— begin The records —
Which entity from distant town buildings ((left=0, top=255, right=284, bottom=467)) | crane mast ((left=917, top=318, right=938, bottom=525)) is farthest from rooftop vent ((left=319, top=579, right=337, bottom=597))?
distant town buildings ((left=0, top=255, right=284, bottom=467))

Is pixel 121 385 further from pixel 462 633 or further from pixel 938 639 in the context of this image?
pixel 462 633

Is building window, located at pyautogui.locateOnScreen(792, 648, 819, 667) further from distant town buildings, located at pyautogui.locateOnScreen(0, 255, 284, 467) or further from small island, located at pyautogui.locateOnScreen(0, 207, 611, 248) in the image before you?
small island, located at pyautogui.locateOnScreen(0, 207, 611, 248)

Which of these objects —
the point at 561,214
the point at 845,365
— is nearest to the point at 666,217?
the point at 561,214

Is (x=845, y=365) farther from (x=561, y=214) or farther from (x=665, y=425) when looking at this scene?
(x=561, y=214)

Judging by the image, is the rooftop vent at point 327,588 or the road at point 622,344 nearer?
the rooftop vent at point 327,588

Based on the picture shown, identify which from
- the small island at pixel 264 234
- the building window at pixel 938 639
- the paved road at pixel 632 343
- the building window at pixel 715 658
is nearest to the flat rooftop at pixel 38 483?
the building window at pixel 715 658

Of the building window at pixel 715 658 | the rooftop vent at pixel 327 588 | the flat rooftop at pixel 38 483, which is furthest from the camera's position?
— end The records —
Task prompt
Copy every entry above word for word, with no changes.

Exercise output
Which entity from distant town buildings ((left=0, top=255, right=284, bottom=467)) | crane mast ((left=917, top=318, right=938, bottom=525)) is farthest from rooftop vent ((left=319, top=579, right=337, bottom=597))?
distant town buildings ((left=0, top=255, right=284, bottom=467))

Is pixel 121 385 further from pixel 462 633 or further from pixel 938 639 in the context of this image?
pixel 462 633

Is building window, located at pyautogui.locateOnScreen(792, 648, 819, 667) further from distant town buildings, located at pyautogui.locateOnScreen(0, 255, 284, 467) or further from small island, located at pyautogui.locateOnScreen(0, 207, 611, 248) in the image before you?
small island, located at pyautogui.locateOnScreen(0, 207, 611, 248)

Which of these objects —
the point at 561,214
the point at 845,365
— is nearest to the point at 666,217?
the point at 561,214

Is (x=845, y=365) farther from (x=561, y=214) or farther from (x=665, y=425) when looking at this scene?
(x=561, y=214)

Judging by the image, is the rooftop vent at point 327,588 or the road at point 622,344 nearer?
the rooftop vent at point 327,588

Based on the picture shown, identify which from
- the small island at pixel 264 234
- the building window at pixel 938 639
- the paved road at pixel 632 343
- the building window at pixel 715 658
is nearest to the flat rooftop at pixel 38 483?
the building window at pixel 715 658

Of the building window at pixel 715 658 | the rooftop vent at pixel 327 588 | the flat rooftop at pixel 38 483, which is furthest from the camera's position?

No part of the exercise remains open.